▶ [Records from a collection]:
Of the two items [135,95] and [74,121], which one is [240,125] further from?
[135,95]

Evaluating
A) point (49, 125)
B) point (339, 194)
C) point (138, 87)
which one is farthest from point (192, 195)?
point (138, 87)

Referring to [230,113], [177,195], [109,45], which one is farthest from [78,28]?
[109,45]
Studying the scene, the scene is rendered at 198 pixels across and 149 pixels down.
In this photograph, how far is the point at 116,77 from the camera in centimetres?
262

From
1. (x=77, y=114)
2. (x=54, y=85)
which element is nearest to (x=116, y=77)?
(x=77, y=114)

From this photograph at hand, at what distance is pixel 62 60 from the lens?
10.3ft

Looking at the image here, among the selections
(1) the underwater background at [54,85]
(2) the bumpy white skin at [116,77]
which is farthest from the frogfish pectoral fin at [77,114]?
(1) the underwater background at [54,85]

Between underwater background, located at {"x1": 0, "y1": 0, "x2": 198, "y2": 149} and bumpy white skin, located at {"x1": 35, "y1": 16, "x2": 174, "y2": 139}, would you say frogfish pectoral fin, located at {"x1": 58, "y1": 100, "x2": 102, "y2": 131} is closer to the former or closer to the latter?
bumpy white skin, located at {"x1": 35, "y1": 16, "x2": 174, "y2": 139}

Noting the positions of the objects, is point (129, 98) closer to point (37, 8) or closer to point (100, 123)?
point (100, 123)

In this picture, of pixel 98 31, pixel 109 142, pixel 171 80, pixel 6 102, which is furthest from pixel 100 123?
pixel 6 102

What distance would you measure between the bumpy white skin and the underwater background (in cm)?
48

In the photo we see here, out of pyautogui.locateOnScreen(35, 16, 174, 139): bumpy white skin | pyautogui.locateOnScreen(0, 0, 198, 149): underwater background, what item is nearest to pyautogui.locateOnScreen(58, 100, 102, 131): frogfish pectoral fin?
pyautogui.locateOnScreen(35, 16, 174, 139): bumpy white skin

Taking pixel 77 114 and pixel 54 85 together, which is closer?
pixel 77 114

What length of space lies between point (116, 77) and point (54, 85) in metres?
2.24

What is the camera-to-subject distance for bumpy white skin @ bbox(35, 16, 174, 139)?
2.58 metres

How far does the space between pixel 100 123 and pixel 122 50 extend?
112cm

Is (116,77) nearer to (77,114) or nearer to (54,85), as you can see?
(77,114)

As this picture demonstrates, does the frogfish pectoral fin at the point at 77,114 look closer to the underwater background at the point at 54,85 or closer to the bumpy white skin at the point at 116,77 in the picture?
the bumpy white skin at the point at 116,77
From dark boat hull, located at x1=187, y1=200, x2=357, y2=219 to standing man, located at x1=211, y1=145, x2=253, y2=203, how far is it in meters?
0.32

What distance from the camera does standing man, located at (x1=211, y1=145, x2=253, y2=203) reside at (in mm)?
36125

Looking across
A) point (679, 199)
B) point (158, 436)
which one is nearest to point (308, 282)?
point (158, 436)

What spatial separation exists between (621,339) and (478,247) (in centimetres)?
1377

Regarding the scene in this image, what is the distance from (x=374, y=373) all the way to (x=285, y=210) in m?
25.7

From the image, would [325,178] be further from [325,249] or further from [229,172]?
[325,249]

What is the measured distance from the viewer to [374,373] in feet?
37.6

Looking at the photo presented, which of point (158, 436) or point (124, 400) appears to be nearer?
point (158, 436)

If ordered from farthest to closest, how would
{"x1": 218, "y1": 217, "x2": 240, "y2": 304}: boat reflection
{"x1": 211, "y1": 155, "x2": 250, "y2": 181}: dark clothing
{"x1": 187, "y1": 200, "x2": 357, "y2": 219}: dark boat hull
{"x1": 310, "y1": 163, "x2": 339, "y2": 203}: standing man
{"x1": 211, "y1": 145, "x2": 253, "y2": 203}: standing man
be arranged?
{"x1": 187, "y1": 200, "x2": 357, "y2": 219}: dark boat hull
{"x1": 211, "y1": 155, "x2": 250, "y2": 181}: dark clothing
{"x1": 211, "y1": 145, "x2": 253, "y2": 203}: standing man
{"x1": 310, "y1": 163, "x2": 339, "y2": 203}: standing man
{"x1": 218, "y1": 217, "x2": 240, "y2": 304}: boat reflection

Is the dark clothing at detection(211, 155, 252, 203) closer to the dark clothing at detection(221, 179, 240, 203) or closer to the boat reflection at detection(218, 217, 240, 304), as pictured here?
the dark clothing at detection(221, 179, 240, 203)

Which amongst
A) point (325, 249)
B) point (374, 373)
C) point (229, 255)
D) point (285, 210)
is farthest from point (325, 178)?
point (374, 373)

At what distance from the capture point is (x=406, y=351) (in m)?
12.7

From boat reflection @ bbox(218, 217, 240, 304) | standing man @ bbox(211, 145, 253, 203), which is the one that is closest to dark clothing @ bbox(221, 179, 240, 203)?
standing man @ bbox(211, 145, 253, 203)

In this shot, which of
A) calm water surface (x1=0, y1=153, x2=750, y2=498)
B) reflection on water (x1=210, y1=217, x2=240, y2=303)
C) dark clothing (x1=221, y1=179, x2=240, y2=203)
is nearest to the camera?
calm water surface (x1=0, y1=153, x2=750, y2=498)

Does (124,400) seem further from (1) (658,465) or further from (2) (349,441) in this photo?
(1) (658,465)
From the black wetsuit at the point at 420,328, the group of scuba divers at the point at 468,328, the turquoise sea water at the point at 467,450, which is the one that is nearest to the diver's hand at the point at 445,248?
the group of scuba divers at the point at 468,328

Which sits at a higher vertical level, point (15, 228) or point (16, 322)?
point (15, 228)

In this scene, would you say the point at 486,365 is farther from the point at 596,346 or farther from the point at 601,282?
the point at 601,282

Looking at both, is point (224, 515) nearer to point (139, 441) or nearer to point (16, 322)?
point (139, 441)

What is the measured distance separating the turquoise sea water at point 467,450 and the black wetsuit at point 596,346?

▶ [WHAT YOU WILL DO]:
Everything from the line with "Is the dark" to the end of the listing above needs to be duplicated exactly, both end lines included, with nothing more.

▶ [SOLUTION FOR THIS EXERCISE]:
Is the dark clothing at detection(211, 155, 252, 203) closer to the dark clothing at detection(221, 179, 240, 203) or closer to the boat reflection at detection(218, 217, 240, 304), as pictured here?
the dark clothing at detection(221, 179, 240, 203)

Which amongst
A) point (325, 249)
B) point (374, 373)
C) point (229, 255)
D) point (285, 210)
is farthest from point (325, 178)?
point (374, 373)

At what distance from the capture point is (x=406, y=351) (in m)?
12.7

From boat reflection @ bbox(218, 217, 240, 304) | standing man @ bbox(211, 145, 253, 203), which is the one that is closest to dark clothing @ bbox(221, 179, 240, 203)?
standing man @ bbox(211, 145, 253, 203)

In this shot, which of
A) calm water surface (x1=0, y1=153, x2=750, y2=498)
B) reflection on water (x1=210, y1=217, x2=240, y2=303)
C) dark clothing (x1=221, y1=179, x2=240, y2=203)
is nearest to the camera?
calm water surface (x1=0, y1=153, x2=750, y2=498)

Does (124,400) seem further from (1) (658,465) or further from (2) (349,441) in this photo?
(1) (658,465)
From the black wetsuit at the point at 420,328, the group of scuba divers at the point at 468,328, the turquoise sea water at the point at 467,450, which is the one that is nearest to the diver's hand at the point at 445,248?
the group of scuba divers at the point at 468,328

Which sits at a higher vertical level, point (15, 228) or point (16, 322)?
point (15, 228)

In this scene, would you say the point at 486,365 is farther from the point at 596,346 or farther from the point at 601,282?
the point at 601,282

Looking at both, is point (224, 515) nearer to point (139, 441) or nearer to point (16, 322)?
point (139, 441)

What is the measured distance separating the turquoise sea water at point 467,450 and the black wetsuit at point 596,346?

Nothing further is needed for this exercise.